## Selected excerpt

And I've talked to several of those founders and they are super highly protective of that data because they know how valuable it is and they know how easy it is for people to copy large amounts of data and then do something with it and sell it for cheap. So they, they are usually charging a lot of money even for the most basic access. And they are highly, highly restrictive in terms of how much data you can get at any given point and any kind of amount of data that you can grab. It's really, really noticeable, like just how protective people are of podcast data. I find it very interesting because it's so funny to think that podcasting itself is a highly open ecosystem, but the aggregation of this, the aggregation of not just podcast information itself, but metadata, like transcripts, what I'm doing or like audience information, what James Potter is doing, what Wefonic, that kind of stuff.

Arvid:

Like there is so much additional data being aggregated and it's so expensive to do it that people protect that data very, very strongly. And I got a message earlier this week on my help desk chat, the the widget that I have, the little bubble, from a founder who wondered just how much they could cache the data. Not even storage, just cache it that they receive from my API. Is a few seconds fine? Can they go, like, into their own cache to be sent out in an email later?

Arvid:

And it got quite specific. And it just reminded me how much just in time decision making running a software business really is about. Both on their end because they needed to figure out is this a tool that we can use for our purposes, but also on my end because I needed to kind of think about well how much do I allow people to do here. Right? Is it fine to cache it for an hour?

Arvid:

Is 24 hours okay? Can they write it into like a Redis or can they write it into like a, an SQL database somewhere, but then delete it? I get It was an interesting consideration, like how much am I willing to bend my own rules to facilitate things by people that I have kind of validated and can trust. That is, something I guess that I will even find more often of this particular challenge. The more I go into kind of deals with bigger and bigger businesses.

Arvid:

But right now, it already with these founder kind of people that I talk to that are on my level that build businesses, build small businesses to try things, it's already happening here. I found that a very interesting observation. I I need to remind myself that all of this is just stuff we make up. And that these rules are there to be flexible and sometimes broken for an opportunity that comes our way. But they're also there to protect us from other things that other people see as opportunity.

Arvid:

Right? That's kind of the theme of this whole thought for me. I guess how can I build a defensive business that this is that can also be offensive? That can just go for an opportunity without risking too much. And that's kinda where I'm at.

Arvid:

And the more data I ingest with PodScan, like the more data is gonna pulled into the system and transcribed and analyzed, the more critical these choices and partnership agreements will become. Right? Right now, my users have personal access to me. They can write to me. They can d m me.

Arvid:

And I often have a personal history with them from prior Twitter conversations or email exchanges. But someday, these will be bigger and bigger businesses trying to get their hands on as much as they can, because there is no personal connection. There is no mutual trust. So that kind of brings me to another conundrum that I have here. And there are some kinds of data that I collect from a wide variety of sources that I might not want to share on the API at all.

## Supplied entries
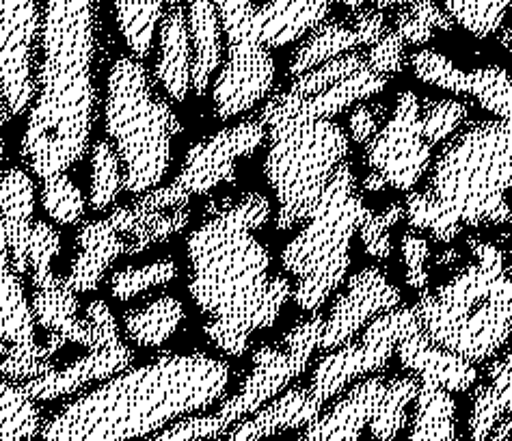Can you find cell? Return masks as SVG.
I'll use <instances>...</instances> for the list:
<instances>
[{"instance_id": "6da1fadb", "label": "cell", "mask_w": 512, "mask_h": 441, "mask_svg": "<svg viewBox=\"0 0 512 441\" xmlns=\"http://www.w3.org/2000/svg\"><path fill=\"white\" fill-rule=\"evenodd\" d=\"M271 215V199L258 191L212 199L186 238L188 294L206 318L208 342L225 355H245L253 333L271 329L292 299L290 279L271 273L258 236Z\"/></svg>"}, {"instance_id": "7a4b0ae2", "label": "cell", "mask_w": 512, "mask_h": 441, "mask_svg": "<svg viewBox=\"0 0 512 441\" xmlns=\"http://www.w3.org/2000/svg\"><path fill=\"white\" fill-rule=\"evenodd\" d=\"M98 0H44L35 98L20 152L39 180L67 173L87 156L98 119Z\"/></svg>"}, {"instance_id": "3957f363", "label": "cell", "mask_w": 512, "mask_h": 441, "mask_svg": "<svg viewBox=\"0 0 512 441\" xmlns=\"http://www.w3.org/2000/svg\"><path fill=\"white\" fill-rule=\"evenodd\" d=\"M232 370L206 353H167L93 387L42 426L44 441H134L206 411L227 394Z\"/></svg>"}, {"instance_id": "277c9868", "label": "cell", "mask_w": 512, "mask_h": 441, "mask_svg": "<svg viewBox=\"0 0 512 441\" xmlns=\"http://www.w3.org/2000/svg\"><path fill=\"white\" fill-rule=\"evenodd\" d=\"M430 167L424 191L461 230L512 223V122L482 119L458 130Z\"/></svg>"}, {"instance_id": "5b68a950", "label": "cell", "mask_w": 512, "mask_h": 441, "mask_svg": "<svg viewBox=\"0 0 512 441\" xmlns=\"http://www.w3.org/2000/svg\"><path fill=\"white\" fill-rule=\"evenodd\" d=\"M102 113L106 141L124 169V191L134 197L150 193L167 176L182 124L141 59L124 55L111 65Z\"/></svg>"}, {"instance_id": "8992f818", "label": "cell", "mask_w": 512, "mask_h": 441, "mask_svg": "<svg viewBox=\"0 0 512 441\" xmlns=\"http://www.w3.org/2000/svg\"><path fill=\"white\" fill-rule=\"evenodd\" d=\"M370 208L357 189L353 167L344 163L322 193L312 215L281 251V269L296 277L292 301L314 314L340 290L350 269V245Z\"/></svg>"}, {"instance_id": "52a82bcc", "label": "cell", "mask_w": 512, "mask_h": 441, "mask_svg": "<svg viewBox=\"0 0 512 441\" xmlns=\"http://www.w3.org/2000/svg\"><path fill=\"white\" fill-rule=\"evenodd\" d=\"M264 176L277 199L279 232L301 227L350 150L348 132L333 119L286 117L266 126Z\"/></svg>"}, {"instance_id": "ba28073f", "label": "cell", "mask_w": 512, "mask_h": 441, "mask_svg": "<svg viewBox=\"0 0 512 441\" xmlns=\"http://www.w3.org/2000/svg\"><path fill=\"white\" fill-rule=\"evenodd\" d=\"M214 7L227 39V61L212 83V109L229 122L268 98L277 65L260 39L253 0H214Z\"/></svg>"}, {"instance_id": "9c48e42d", "label": "cell", "mask_w": 512, "mask_h": 441, "mask_svg": "<svg viewBox=\"0 0 512 441\" xmlns=\"http://www.w3.org/2000/svg\"><path fill=\"white\" fill-rule=\"evenodd\" d=\"M322 327H325V318L314 314L296 323L281 344H264L251 355V370L245 381L240 383L234 396L223 400L217 411V418L227 433L232 426L247 420L281 392H286V387L301 377L318 351Z\"/></svg>"}, {"instance_id": "30bf717a", "label": "cell", "mask_w": 512, "mask_h": 441, "mask_svg": "<svg viewBox=\"0 0 512 441\" xmlns=\"http://www.w3.org/2000/svg\"><path fill=\"white\" fill-rule=\"evenodd\" d=\"M420 329V318L413 307L400 305L392 312L376 316L359 333V342L353 340L320 357L307 385L309 392L320 405H327L353 383L370 377L372 372H381L396 355L398 344Z\"/></svg>"}, {"instance_id": "8fae6325", "label": "cell", "mask_w": 512, "mask_h": 441, "mask_svg": "<svg viewBox=\"0 0 512 441\" xmlns=\"http://www.w3.org/2000/svg\"><path fill=\"white\" fill-rule=\"evenodd\" d=\"M366 165L396 191H413L433 165V147L424 139L420 98L400 91L394 113L366 143Z\"/></svg>"}, {"instance_id": "7c38bea8", "label": "cell", "mask_w": 512, "mask_h": 441, "mask_svg": "<svg viewBox=\"0 0 512 441\" xmlns=\"http://www.w3.org/2000/svg\"><path fill=\"white\" fill-rule=\"evenodd\" d=\"M266 141V128L260 119H245L236 126L212 132L195 141L184 156L178 176L171 182L188 202L217 191L221 184L234 182L238 163L258 152Z\"/></svg>"}, {"instance_id": "4fadbf2b", "label": "cell", "mask_w": 512, "mask_h": 441, "mask_svg": "<svg viewBox=\"0 0 512 441\" xmlns=\"http://www.w3.org/2000/svg\"><path fill=\"white\" fill-rule=\"evenodd\" d=\"M39 29V0H0V87L9 117L29 111L35 98Z\"/></svg>"}, {"instance_id": "5bb4252c", "label": "cell", "mask_w": 512, "mask_h": 441, "mask_svg": "<svg viewBox=\"0 0 512 441\" xmlns=\"http://www.w3.org/2000/svg\"><path fill=\"white\" fill-rule=\"evenodd\" d=\"M402 303V292L389 282L379 266H366L348 277L346 288L333 301L322 327L320 351H333L353 342L376 316L392 312Z\"/></svg>"}, {"instance_id": "9a60e30c", "label": "cell", "mask_w": 512, "mask_h": 441, "mask_svg": "<svg viewBox=\"0 0 512 441\" xmlns=\"http://www.w3.org/2000/svg\"><path fill=\"white\" fill-rule=\"evenodd\" d=\"M411 70L424 85L474 98L495 119L512 122V76L500 65L461 70L435 50H420L411 57Z\"/></svg>"}, {"instance_id": "2e32d148", "label": "cell", "mask_w": 512, "mask_h": 441, "mask_svg": "<svg viewBox=\"0 0 512 441\" xmlns=\"http://www.w3.org/2000/svg\"><path fill=\"white\" fill-rule=\"evenodd\" d=\"M387 80L389 78L374 74L366 65V68L350 74L348 78L340 80L338 85H333L331 89L322 91L312 98H296L284 89L268 98V102L262 106L260 122L266 128L268 124L277 122V119H286V117L309 119V122L333 119L335 115H340L361 102H368L374 96H379V93L385 91Z\"/></svg>"}, {"instance_id": "e0dca14e", "label": "cell", "mask_w": 512, "mask_h": 441, "mask_svg": "<svg viewBox=\"0 0 512 441\" xmlns=\"http://www.w3.org/2000/svg\"><path fill=\"white\" fill-rule=\"evenodd\" d=\"M132 362L134 351L124 340H119L93 346L85 355L74 359L72 364L63 368H52L50 372L42 374V377L22 383V387L35 403H50V400L74 396L83 392L85 387L109 381L115 374L128 370Z\"/></svg>"}, {"instance_id": "ac0fdd59", "label": "cell", "mask_w": 512, "mask_h": 441, "mask_svg": "<svg viewBox=\"0 0 512 441\" xmlns=\"http://www.w3.org/2000/svg\"><path fill=\"white\" fill-rule=\"evenodd\" d=\"M387 377L376 374L353 383L338 400L303 429L296 441H372L366 435L385 394Z\"/></svg>"}, {"instance_id": "d6986e66", "label": "cell", "mask_w": 512, "mask_h": 441, "mask_svg": "<svg viewBox=\"0 0 512 441\" xmlns=\"http://www.w3.org/2000/svg\"><path fill=\"white\" fill-rule=\"evenodd\" d=\"M396 355L402 368L411 370L417 381L441 387L450 394L467 392L480 379L476 364L435 344L422 329L415 331L407 340H402Z\"/></svg>"}, {"instance_id": "ffe728a7", "label": "cell", "mask_w": 512, "mask_h": 441, "mask_svg": "<svg viewBox=\"0 0 512 441\" xmlns=\"http://www.w3.org/2000/svg\"><path fill=\"white\" fill-rule=\"evenodd\" d=\"M126 256V240L109 217L80 223L76 234V253L70 264V273L63 277L65 286L74 294H87L98 290L106 271Z\"/></svg>"}, {"instance_id": "44dd1931", "label": "cell", "mask_w": 512, "mask_h": 441, "mask_svg": "<svg viewBox=\"0 0 512 441\" xmlns=\"http://www.w3.org/2000/svg\"><path fill=\"white\" fill-rule=\"evenodd\" d=\"M191 61L186 7L180 0H169L158 24V57L154 68L156 83L163 87L167 100L184 102L193 91Z\"/></svg>"}, {"instance_id": "7402d4cb", "label": "cell", "mask_w": 512, "mask_h": 441, "mask_svg": "<svg viewBox=\"0 0 512 441\" xmlns=\"http://www.w3.org/2000/svg\"><path fill=\"white\" fill-rule=\"evenodd\" d=\"M35 182L31 171L9 167L0 173V221L7 236L9 256L16 273H29V243L35 221Z\"/></svg>"}, {"instance_id": "603a6c76", "label": "cell", "mask_w": 512, "mask_h": 441, "mask_svg": "<svg viewBox=\"0 0 512 441\" xmlns=\"http://www.w3.org/2000/svg\"><path fill=\"white\" fill-rule=\"evenodd\" d=\"M322 407L325 405L318 403L309 387L294 385L247 420L232 426L227 433V441H264L286 431L307 429L320 416Z\"/></svg>"}, {"instance_id": "cb8c5ba5", "label": "cell", "mask_w": 512, "mask_h": 441, "mask_svg": "<svg viewBox=\"0 0 512 441\" xmlns=\"http://www.w3.org/2000/svg\"><path fill=\"white\" fill-rule=\"evenodd\" d=\"M188 37H191V83L197 96L212 85V76L223 65V29L212 0H188L186 3Z\"/></svg>"}, {"instance_id": "d4e9b609", "label": "cell", "mask_w": 512, "mask_h": 441, "mask_svg": "<svg viewBox=\"0 0 512 441\" xmlns=\"http://www.w3.org/2000/svg\"><path fill=\"white\" fill-rule=\"evenodd\" d=\"M335 0H268L255 11L264 48H281L312 33L329 16Z\"/></svg>"}, {"instance_id": "484cf974", "label": "cell", "mask_w": 512, "mask_h": 441, "mask_svg": "<svg viewBox=\"0 0 512 441\" xmlns=\"http://www.w3.org/2000/svg\"><path fill=\"white\" fill-rule=\"evenodd\" d=\"M31 310L35 323L44 327L48 336H59L65 342L85 346L87 351L93 346L91 327L78 314V294L67 288L61 277H55L52 282L33 288Z\"/></svg>"}, {"instance_id": "4316f807", "label": "cell", "mask_w": 512, "mask_h": 441, "mask_svg": "<svg viewBox=\"0 0 512 441\" xmlns=\"http://www.w3.org/2000/svg\"><path fill=\"white\" fill-rule=\"evenodd\" d=\"M35 316L31 299L26 297L22 279L13 269L7 236L0 221V338L9 349H29L35 346Z\"/></svg>"}, {"instance_id": "83f0119b", "label": "cell", "mask_w": 512, "mask_h": 441, "mask_svg": "<svg viewBox=\"0 0 512 441\" xmlns=\"http://www.w3.org/2000/svg\"><path fill=\"white\" fill-rule=\"evenodd\" d=\"M115 230L126 240V256H137L154 245L167 243L169 238L186 230L191 223V210H165V212H145L130 206H117L109 215Z\"/></svg>"}, {"instance_id": "f1b7e54d", "label": "cell", "mask_w": 512, "mask_h": 441, "mask_svg": "<svg viewBox=\"0 0 512 441\" xmlns=\"http://www.w3.org/2000/svg\"><path fill=\"white\" fill-rule=\"evenodd\" d=\"M512 411V351L489 366L487 381L471 398L467 420L469 441H487L495 424Z\"/></svg>"}, {"instance_id": "f546056e", "label": "cell", "mask_w": 512, "mask_h": 441, "mask_svg": "<svg viewBox=\"0 0 512 441\" xmlns=\"http://www.w3.org/2000/svg\"><path fill=\"white\" fill-rule=\"evenodd\" d=\"M184 318V303L163 294V297L128 310L121 318V327H124V336L132 344L141 346V349H158L178 333Z\"/></svg>"}, {"instance_id": "4dcf8cb0", "label": "cell", "mask_w": 512, "mask_h": 441, "mask_svg": "<svg viewBox=\"0 0 512 441\" xmlns=\"http://www.w3.org/2000/svg\"><path fill=\"white\" fill-rule=\"evenodd\" d=\"M361 42L350 20H329L320 22L316 29L307 35L305 42L296 48L290 61L288 74L292 78L316 70L318 65L338 59L348 52H355Z\"/></svg>"}, {"instance_id": "1f68e13d", "label": "cell", "mask_w": 512, "mask_h": 441, "mask_svg": "<svg viewBox=\"0 0 512 441\" xmlns=\"http://www.w3.org/2000/svg\"><path fill=\"white\" fill-rule=\"evenodd\" d=\"M409 441H458L454 396L441 387L420 383Z\"/></svg>"}, {"instance_id": "d6a6232c", "label": "cell", "mask_w": 512, "mask_h": 441, "mask_svg": "<svg viewBox=\"0 0 512 441\" xmlns=\"http://www.w3.org/2000/svg\"><path fill=\"white\" fill-rule=\"evenodd\" d=\"M169 0H113L117 29L132 57L145 61L154 48V35Z\"/></svg>"}, {"instance_id": "836d02e7", "label": "cell", "mask_w": 512, "mask_h": 441, "mask_svg": "<svg viewBox=\"0 0 512 441\" xmlns=\"http://www.w3.org/2000/svg\"><path fill=\"white\" fill-rule=\"evenodd\" d=\"M417 392H420V381L413 374H398V377L387 379L385 394L368 429L372 441L398 439V435L407 429L409 409L415 405Z\"/></svg>"}, {"instance_id": "e575fe53", "label": "cell", "mask_w": 512, "mask_h": 441, "mask_svg": "<svg viewBox=\"0 0 512 441\" xmlns=\"http://www.w3.org/2000/svg\"><path fill=\"white\" fill-rule=\"evenodd\" d=\"M42 411L35 400L0 374V441H33L42 433Z\"/></svg>"}, {"instance_id": "d590c367", "label": "cell", "mask_w": 512, "mask_h": 441, "mask_svg": "<svg viewBox=\"0 0 512 441\" xmlns=\"http://www.w3.org/2000/svg\"><path fill=\"white\" fill-rule=\"evenodd\" d=\"M124 191V169L115 147L100 139L89 147V197L93 212H109Z\"/></svg>"}, {"instance_id": "8d00e7d4", "label": "cell", "mask_w": 512, "mask_h": 441, "mask_svg": "<svg viewBox=\"0 0 512 441\" xmlns=\"http://www.w3.org/2000/svg\"><path fill=\"white\" fill-rule=\"evenodd\" d=\"M178 273V264L171 258H160L141 266H126V269L115 271L109 279L111 297L119 303H128L145 292L165 288L178 279Z\"/></svg>"}, {"instance_id": "74e56055", "label": "cell", "mask_w": 512, "mask_h": 441, "mask_svg": "<svg viewBox=\"0 0 512 441\" xmlns=\"http://www.w3.org/2000/svg\"><path fill=\"white\" fill-rule=\"evenodd\" d=\"M454 20L435 0H413L396 18V31L404 44L422 46L435 37L437 31H452Z\"/></svg>"}, {"instance_id": "f35d334b", "label": "cell", "mask_w": 512, "mask_h": 441, "mask_svg": "<svg viewBox=\"0 0 512 441\" xmlns=\"http://www.w3.org/2000/svg\"><path fill=\"white\" fill-rule=\"evenodd\" d=\"M39 199H42V206L52 223L72 227L80 225L85 219L87 197L67 173L42 180Z\"/></svg>"}, {"instance_id": "ab89813d", "label": "cell", "mask_w": 512, "mask_h": 441, "mask_svg": "<svg viewBox=\"0 0 512 441\" xmlns=\"http://www.w3.org/2000/svg\"><path fill=\"white\" fill-rule=\"evenodd\" d=\"M512 0H443V9L454 24L480 39L491 37L502 29Z\"/></svg>"}, {"instance_id": "60d3db41", "label": "cell", "mask_w": 512, "mask_h": 441, "mask_svg": "<svg viewBox=\"0 0 512 441\" xmlns=\"http://www.w3.org/2000/svg\"><path fill=\"white\" fill-rule=\"evenodd\" d=\"M469 117V106L458 98H424L420 100V119L426 143L433 147L452 139L465 119Z\"/></svg>"}, {"instance_id": "b9f144b4", "label": "cell", "mask_w": 512, "mask_h": 441, "mask_svg": "<svg viewBox=\"0 0 512 441\" xmlns=\"http://www.w3.org/2000/svg\"><path fill=\"white\" fill-rule=\"evenodd\" d=\"M361 68H366V57L359 55V52H348V55L318 65L312 72L292 78V85L286 91L296 98H312L338 85L340 80L359 72Z\"/></svg>"}, {"instance_id": "7bdbcfd3", "label": "cell", "mask_w": 512, "mask_h": 441, "mask_svg": "<svg viewBox=\"0 0 512 441\" xmlns=\"http://www.w3.org/2000/svg\"><path fill=\"white\" fill-rule=\"evenodd\" d=\"M59 251L61 234L57 232V227L42 219L33 221L29 243V275L33 288L44 286L57 277L52 271V264H55Z\"/></svg>"}, {"instance_id": "ee69618b", "label": "cell", "mask_w": 512, "mask_h": 441, "mask_svg": "<svg viewBox=\"0 0 512 441\" xmlns=\"http://www.w3.org/2000/svg\"><path fill=\"white\" fill-rule=\"evenodd\" d=\"M404 219V204L392 202L385 206L381 212H368L359 227V238L366 249L368 256L374 260H387L392 256L394 243H392V230Z\"/></svg>"}, {"instance_id": "f6af8a7d", "label": "cell", "mask_w": 512, "mask_h": 441, "mask_svg": "<svg viewBox=\"0 0 512 441\" xmlns=\"http://www.w3.org/2000/svg\"><path fill=\"white\" fill-rule=\"evenodd\" d=\"M400 253L404 264V279L407 286H411L417 292H426L430 282V245L428 238L422 236V232L409 230L402 234L400 240Z\"/></svg>"}, {"instance_id": "bcb514c9", "label": "cell", "mask_w": 512, "mask_h": 441, "mask_svg": "<svg viewBox=\"0 0 512 441\" xmlns=\"http://www.w3.org/2000/svg\"><path fill=\"white\" fill-rule=\"evenodd\" d=\"M223 435H227V429L217 418V413H212V416L195 413V416H186L169 424L167 429L152 435L150 441H210Z\"/></svg>"}, {"instance_id": "7dc6e473", "label": "cell", "mask_w": 512, "mask_h": 441, "mask_svg": "<svg viewBox=\"0 0 512 441\" xmlns=\"http://www.w3.org/2000/svg\"><path fill=\"white\" fill-rule=\"evenodd\" d=\"M366 65L374 74L385 78L400 74L407 65V57H404V42L398 33L387 31L379 42L372 44L366 55Z\"/></svg>"}, {"instance_id": "c3c4849f", "label": "cell", "mask_w": 512, "mask_h": 441, "mask_svg": "<svg viewBox=\"0 0 512 441\" xmlns=\"http://www.w3.org/2000/svg\"><path fill=\"white\" fill-rule=\"evenodd\" d=\"M387 122V106L383 102H361L353 106L348 117V139L366 145Z\"/></svg>"}, {"instance_id": "681fc988", "label": "cell", "mask_w": 512, "mask_h": 441, "mask_svg": "<svg viewBox=\"0 0 512 441\" xmlns=\"http://www.w3.org/2000/svg\"><path fill=\"white\" fill-rule=\"evenodd\" d=\"M350 22H353V29L359 37L361 46H372L387 33L385 16L381 9H357Z\"/></svg>"}, {"instance_id": "f907efd6", "label": "cell", "mask_w": 512, "mask_h": 441, "mask_svg": "<svg viewBox=\"0 0 512 441\" xmlns=\"http://www.w3.org/2000/svg\"><path fill=\"white\" fill-rule=\"evenodd\" d=\"M489 301L495 303V305H500L512 320V264L510 266L506 264V271L500 277H497V282L491 288Z\"/></svg>"}, {"instance_id": "816d5d0a", "label": "cell", "mask_w": 512, "mask_h": 441, "mask_svg": "<svg viewBox=\"0 0 512 441\" xmlns=\"http://www.w3.org/2000/svg\"><path fill=\"white\" fill-rule=\"evenodd\" d=\"M487 441H512V411L495 424Z\"/></svg>"}, {"instance_id": "f5cc1de1", "label": "cell", "mask_w": 512, "mask_h": 441, "mask_svg": "<svg viewBox=\"0 0 512 441\" xmlns=\"http://www.w3.org/2000/svg\"><path fill=\"white\" fill-rule=\"evenodd\" d=\"M461 251H456V249H446V251H441L439 256L435 258V264L437 266H441V269H452V266H456L458 262H461Z\"/></svg>"}, {"instance_id": "db71d44e", "label": "cell", "mask_w": 512, "mask_h": 441, "mask_svg": "<svg viewBox=\"0 0 512 441\" xmlns=\"http://www.w3.org/2000/svg\"><path fill=\"white\" fill-rule=\"evenodd\" d=\"M7 117H9V109H7V102H5V93H3V87H0V158H3V152H5L3 128H5Z\"/></svg>"}, {"instance_id": "11a10c76", "label": "cell", "mask_w": 512, "mask_h": 441, "mask_svg": "<svg viewBox=\"0 0 512 441\" xmlns=\"http://www.w3.org/2000/svg\"><path fill=\"white\" fill-rule=\"evenodd\" d=\"M363 186H366L368 191H372V193H381V191H385V189H389L387 186V182L379 176V173H370V176L366 178V182H363Z\"/></svg>"}, {"instance_id": "9f6ffc18", "label": "cell", "mask_w": 512, "mask_h": 441, "mask_svg": "<svg viewBox=\"0 0 512 441\" xmlns=\"http://www.w3.org/2000/svg\"><path fill=\"white\" fill-rule=\"evenodd\" d=\"M376 9H387V7H396V5H407L411 0H372Z\"/></svg>"}, {"instance_id": "6f0895ef", "label": "cell", "mask_w": 512, "mask_h": 441, "mask_svg": "<svg viewBox=\"0 0 512 441\" xmlns=\"http://www.w3.org/2000/svg\"><path fill=\"white\" fill-rule=\"evenodd\" d=\"M338 3L350 7V9H361V5L366 3V0H338Z\"/></svg>"}, {"instance_id": "680465c9", "label": "cell", "mask_w": 512, "mask_h": 441, "mask_svg": "<svg viewBox=\"0 0 512 441\" xmlns=\"http://www.w3.org/2000/svg\"><path fill=\"white\" fill-rule=\"evenodd\" d=\"M502 44L506 46V48H512V20H510V26L506 29V33H504V39H502Z\"/></svg>"}, {"instance_id": "91938a15", "label": "cell", "mask_w": 512, "mask_h": 441, "mask_svg": "<svg viewBox=\"0 0 512 441\" xmlns=\"http://www.w3.org/2000/svg\"><path fill=\"white\" fill-rule=\"evenodd\" d=\"M7 353H9V344L3 338H0V359H5Z\"/></svg>"}, {"instance_id": "94428289", "label": "cell", "mask_w": 512, "mask_h": 441, "mask_svg": "<svg viewBox=\"0 0 512 441\" xmlns=\"http://www.w3.org/2000/svg\"><path fill=\"white\" fill-rule=\"evenodd\" d=\"M396 441H402V439H396Z\"/></svg>"}]
</instances>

## Instruction
Continue the transcript about guarding podcast data, picking up after its final sentence.

## The response
Arvid:

I have them, but I don't wanna give them out. I'm thinking about this and let me explore my thoughts with you here. Audience size, I mentioned this earlier, is one of the best kept secrets in the podcasting world. Right? That it's it's really hard to come by data.

Arvid:

No hosting provider, no podcast player or the creator of such software gives away even a glimpse at the actual numbers behind the podcast that they work with or on. The only people who know how many listeners they have are the owners of the podcast themselves. Sometimes they don't even know because their podcast is run by a network and the network knows, but they don't. They only get like like rough numbers. And even those they don't share, it's it's a really really tough thing to come by.

Arvid:

In such a situation, what would one do? Well, I guess guesstimates are the thing I can present. There are a lot of tools out there that check the Apple podcast charts and look for review counts and then check the size of the social media profiles that are mentioned in the podcast descriptions, and then compile them into some kind of score. Podchaser has a score. Listen notes has a score.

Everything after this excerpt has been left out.